The Gamer Geeks were not fans. According to one Gamer Geek, “I do not care for games that limit me and tell me what I can and cannot do based on the cards I am randomly provided in the game. Victory doesn’t got to the better player. Victory goes to the luckier player.” The Gamer Geeks really didn’t like that healing PWNs was based on a card that they may or may not have, either. According to one Gamer Geek, “Super. I lost because I didn’t have a card that is in the discard pile.” It was not all doom and gloom. The Gamer Geeks liked how the terrain changed, how certain conditions changed the landscape, and the level of tactical and strategic play that was involved. However, it always came back to the cards. As one Gamer Geek put it, “A game that asks its players to be strategic and tactical needs to give them the ability to pivot on short notice, take risks, and retreat as needed. Everything I can do this turn is based on the 4 cards in my hand. That is the very definition of limiting.” When the votes were in, the Gamer Geeks rejected PWNs.
It’s difficult to strike a balance with games that require opponents to be eliminated in order to win. A game must provide its players the ability to make quick decision, act, react, and learn as they go. PWNs provides their players this ability, but the extent of which is determined by the cards they are provided. A game that can only be won through actions needs to give the players access to those actions. As it stands with PWNs, the actions are printed on cards that may or may not be in the player’s hand.
And therein lies the game’s true challenge. The landscape shifts, but a player may not be able to react the way they want to initially. The cards in their hand will allow them to do “something”, but what? The player must review, reason, and deduce which card to play that will provide the maximum benefit. Do they attack the opponent on their left or keep their team together for a stronger offensive? This game is played in the moment. The only goal is to exterminate and any actions taken that further that goal are the right choice.

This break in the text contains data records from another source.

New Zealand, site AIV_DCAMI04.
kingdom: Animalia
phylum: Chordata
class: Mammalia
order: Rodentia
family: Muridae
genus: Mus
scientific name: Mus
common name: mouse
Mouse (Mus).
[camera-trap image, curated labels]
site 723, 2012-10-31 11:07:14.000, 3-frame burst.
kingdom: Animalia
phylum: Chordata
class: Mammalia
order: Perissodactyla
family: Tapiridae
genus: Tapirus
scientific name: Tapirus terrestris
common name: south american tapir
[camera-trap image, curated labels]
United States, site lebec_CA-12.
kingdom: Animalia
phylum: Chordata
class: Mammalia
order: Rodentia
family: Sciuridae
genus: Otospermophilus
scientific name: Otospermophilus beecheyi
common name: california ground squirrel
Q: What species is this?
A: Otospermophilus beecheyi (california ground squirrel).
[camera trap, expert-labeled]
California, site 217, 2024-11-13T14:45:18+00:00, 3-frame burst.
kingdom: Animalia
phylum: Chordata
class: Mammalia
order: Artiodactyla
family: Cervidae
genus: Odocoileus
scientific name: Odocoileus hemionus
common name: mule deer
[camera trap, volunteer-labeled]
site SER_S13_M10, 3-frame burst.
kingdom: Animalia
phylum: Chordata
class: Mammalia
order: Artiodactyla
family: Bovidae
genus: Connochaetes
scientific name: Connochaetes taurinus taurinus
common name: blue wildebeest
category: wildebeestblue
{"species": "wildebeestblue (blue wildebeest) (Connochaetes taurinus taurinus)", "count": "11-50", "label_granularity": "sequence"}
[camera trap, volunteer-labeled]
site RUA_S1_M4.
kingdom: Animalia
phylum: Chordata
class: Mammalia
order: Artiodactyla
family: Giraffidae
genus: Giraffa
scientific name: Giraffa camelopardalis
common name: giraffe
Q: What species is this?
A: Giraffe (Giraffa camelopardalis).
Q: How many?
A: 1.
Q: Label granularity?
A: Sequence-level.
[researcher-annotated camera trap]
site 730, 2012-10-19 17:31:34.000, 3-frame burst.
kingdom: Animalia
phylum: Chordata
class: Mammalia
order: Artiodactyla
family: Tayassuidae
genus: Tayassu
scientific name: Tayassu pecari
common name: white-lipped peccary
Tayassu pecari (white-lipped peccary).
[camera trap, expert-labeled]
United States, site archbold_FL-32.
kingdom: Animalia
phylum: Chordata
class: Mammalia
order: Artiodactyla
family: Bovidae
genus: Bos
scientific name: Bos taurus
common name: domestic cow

Let us also keep in mind that the game is short and not meant to be a direct replacement for larger and more complicated Wargames. PWNs has enough tongue-and-cheek to make it obvious that the game is not meant to be played with a serious face. There is much to consider and game play is meaningful, but in a light-hearted way. I found it to be a good example of a game you can play with younger and inexperienced players, introducing them to games that require much more focus. If you are looking for a game where battles and victory are won using a bit of luck and a bit of strategy, do give PWNs: A Game of Strategic Mayhem a try. While you might be playing with pawns, you’ll feel like a king or a queen when you win.
This is a paid for review of the game’s final prototype. Although our time and focus was financially compensated, our words are our own. We’d need at least 10 million dollars before we started saying what other people wanted. Such is the statuesque and legendary integrity of Father Geek which cannot be bought except by those who own their own private islands and small countries.